2.2 Distinguishing modifiable and non-modifiable causes

To gain insight from a practical standpoint, the previous analysis can be slightly refined by decomposing causes of $X$ as $U=(V,\vartheta)$ where $V$ and $\vartheta$ correspond to sets of modifiable and non-modifiable causes of $X$ , respectively. See Figure 1b. Because non-modifiable causes may affect modifiable ones, while the former are unlikely to be affected by the latter, we do not consider the possibility of an arrow pointing from $V$ to $\vartheta$ in Figure 1b.
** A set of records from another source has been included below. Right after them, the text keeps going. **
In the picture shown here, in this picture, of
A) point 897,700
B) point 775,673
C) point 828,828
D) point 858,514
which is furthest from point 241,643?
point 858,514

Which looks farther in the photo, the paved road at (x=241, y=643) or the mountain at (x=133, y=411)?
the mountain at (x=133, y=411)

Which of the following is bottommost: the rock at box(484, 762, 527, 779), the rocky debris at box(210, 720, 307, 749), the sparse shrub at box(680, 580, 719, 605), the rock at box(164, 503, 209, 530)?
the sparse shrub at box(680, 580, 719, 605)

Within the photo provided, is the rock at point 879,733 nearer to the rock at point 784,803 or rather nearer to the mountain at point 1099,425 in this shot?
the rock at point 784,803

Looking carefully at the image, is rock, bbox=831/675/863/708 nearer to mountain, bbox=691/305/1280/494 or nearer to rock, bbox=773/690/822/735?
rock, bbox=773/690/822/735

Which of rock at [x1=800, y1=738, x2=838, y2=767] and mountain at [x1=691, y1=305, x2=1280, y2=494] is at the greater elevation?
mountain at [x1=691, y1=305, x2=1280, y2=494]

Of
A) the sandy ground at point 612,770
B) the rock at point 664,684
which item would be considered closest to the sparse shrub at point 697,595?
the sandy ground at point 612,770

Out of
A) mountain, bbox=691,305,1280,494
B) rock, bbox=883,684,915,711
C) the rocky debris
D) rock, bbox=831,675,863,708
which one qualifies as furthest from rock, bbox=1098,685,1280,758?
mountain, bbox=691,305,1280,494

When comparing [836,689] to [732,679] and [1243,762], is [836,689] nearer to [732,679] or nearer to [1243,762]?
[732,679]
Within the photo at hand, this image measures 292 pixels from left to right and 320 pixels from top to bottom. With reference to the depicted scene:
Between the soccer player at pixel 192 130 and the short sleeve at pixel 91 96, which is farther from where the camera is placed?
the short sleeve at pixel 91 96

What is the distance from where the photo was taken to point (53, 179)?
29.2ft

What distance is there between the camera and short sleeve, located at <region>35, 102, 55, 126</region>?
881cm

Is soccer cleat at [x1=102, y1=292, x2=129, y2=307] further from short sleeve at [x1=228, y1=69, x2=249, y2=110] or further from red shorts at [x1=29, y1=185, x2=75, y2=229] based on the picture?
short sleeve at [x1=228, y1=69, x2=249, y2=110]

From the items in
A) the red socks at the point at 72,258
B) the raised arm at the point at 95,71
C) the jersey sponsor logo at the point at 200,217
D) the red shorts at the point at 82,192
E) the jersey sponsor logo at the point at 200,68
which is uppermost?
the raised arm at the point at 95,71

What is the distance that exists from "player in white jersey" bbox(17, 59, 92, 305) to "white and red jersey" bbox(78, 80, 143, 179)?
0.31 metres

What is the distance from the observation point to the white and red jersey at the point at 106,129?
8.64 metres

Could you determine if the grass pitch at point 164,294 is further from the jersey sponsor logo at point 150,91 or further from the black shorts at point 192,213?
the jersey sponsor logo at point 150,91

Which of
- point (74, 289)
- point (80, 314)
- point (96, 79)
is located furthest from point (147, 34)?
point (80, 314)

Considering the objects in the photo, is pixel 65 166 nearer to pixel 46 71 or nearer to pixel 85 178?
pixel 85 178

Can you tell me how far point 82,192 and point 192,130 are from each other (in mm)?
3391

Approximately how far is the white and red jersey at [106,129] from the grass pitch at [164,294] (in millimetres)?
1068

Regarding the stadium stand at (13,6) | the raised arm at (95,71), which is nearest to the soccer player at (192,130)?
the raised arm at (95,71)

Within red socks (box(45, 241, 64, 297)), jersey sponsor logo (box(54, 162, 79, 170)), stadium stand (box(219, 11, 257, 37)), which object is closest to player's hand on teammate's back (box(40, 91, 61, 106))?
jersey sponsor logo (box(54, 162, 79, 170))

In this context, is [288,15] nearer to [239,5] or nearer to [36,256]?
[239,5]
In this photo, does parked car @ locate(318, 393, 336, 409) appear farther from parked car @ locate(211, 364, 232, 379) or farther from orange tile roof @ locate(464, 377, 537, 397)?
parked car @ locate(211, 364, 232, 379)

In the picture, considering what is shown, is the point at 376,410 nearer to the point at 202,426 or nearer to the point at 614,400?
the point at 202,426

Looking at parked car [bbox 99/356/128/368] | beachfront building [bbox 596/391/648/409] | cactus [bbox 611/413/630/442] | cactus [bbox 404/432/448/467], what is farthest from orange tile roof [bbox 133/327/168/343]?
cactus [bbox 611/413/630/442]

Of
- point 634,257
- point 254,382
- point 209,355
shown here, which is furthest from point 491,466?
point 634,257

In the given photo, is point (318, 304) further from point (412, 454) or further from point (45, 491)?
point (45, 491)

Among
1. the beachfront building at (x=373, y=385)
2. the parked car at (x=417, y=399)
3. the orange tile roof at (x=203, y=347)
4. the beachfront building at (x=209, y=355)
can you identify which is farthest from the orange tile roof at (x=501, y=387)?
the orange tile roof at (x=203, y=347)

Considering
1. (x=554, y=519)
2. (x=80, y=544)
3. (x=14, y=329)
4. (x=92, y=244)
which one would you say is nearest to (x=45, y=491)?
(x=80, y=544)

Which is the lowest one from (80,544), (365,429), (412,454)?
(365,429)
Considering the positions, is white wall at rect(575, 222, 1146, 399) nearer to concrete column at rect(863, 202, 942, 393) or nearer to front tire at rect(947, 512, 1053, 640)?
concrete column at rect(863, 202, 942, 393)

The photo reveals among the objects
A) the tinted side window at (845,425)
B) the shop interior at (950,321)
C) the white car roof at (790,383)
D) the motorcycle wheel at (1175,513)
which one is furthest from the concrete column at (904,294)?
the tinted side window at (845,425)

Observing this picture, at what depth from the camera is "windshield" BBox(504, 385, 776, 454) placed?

Causes $\vartheta$ are non-modifiable and the only interventions that could be practically set up are those on $V$ . Denote the set of possible values of $\vartheta$ by ${\cal V}$ . Then, for any $x\in\{0,1\}$ and $\nu\in{\cal V}$ , set $f_{X|\vartheta}^{-1}(x;\nu)=\{v:f_{X}(v,\nu)=x\}$ . First assume that this set is non-empty for any $x\in\{0,1\}$ and $\nu\in{\cal V}$ : in other words, first assume that, for any $x\in\{0,1\}$ , and for any value $\nu$ for the non-modifiable factors $\vartheta$ , there exists some value $v$ of the modifiable factors $V$ such that $f_{X}(\nu,v)=x$ . Now, for individuals such that $\vartheta=\nu_{0}$ , for any $\nu_{0}\in{\cal V}$ , we have $X=x_{0}\Leftrightarrow V\in f_{X|\vartheta}^{-1}(x_{0};\nu_{0})$ . Therefore ${\rm I}\kern-1.4pt{\rm P}(Y^{(V=v_{x_{0}}(\nu_{0}))}=1|\vartheta=\nu_{0})={\rm I}\kern-1.4pt{\rm P}(Y=1|do(V=v_{x_{0}}(\nu_{0})),\vartheta=\nu_{0})={\rm I}\kern-1.4pt{\rm P}(Y=1|do(X=x_{0}))$ for any $v_{x_{0}}(\nu_{0})\in f_{X|\vartheta}^{-1}(x_{0};\nu_{0})$ . Denote by $do(V=v_{x_{0}}(\vartheta))$ any intervention which sets, for all individuals in the population, the value of $V$ according to the value $\nu_{0}$ of $\vartheta$ , in such a way that for any individual with $\vartheta=\nu_{0}$ , the intervention $do(V=v_{x_{0}}(\vartheta))$ sets $V$ to $v_{x_{0}}(\nu_{0})\in f_{X|\vartheta}^{-1}(x_{0};\nu_{0})$ . Then, we have ${\rm I}\kern-1.4pt{\rm P}(Y=1|do(V=v_{x_{0}}(\vartheta)))={\rm I}\kern-1.4pt{\rm P}(Y=1|do(X=x_{0}))$ . In other words, versions are again irrelevant and any such intervention has the same effect on $Y$ , which is ${\rm I}\kern-1.4pt{\rm P}(Y=1|do(V=v_{x_{0}}(\vartheta))={\rm I}\kern-1.4pt{\rm P}(Y=1|do(X=x_{0}))$ .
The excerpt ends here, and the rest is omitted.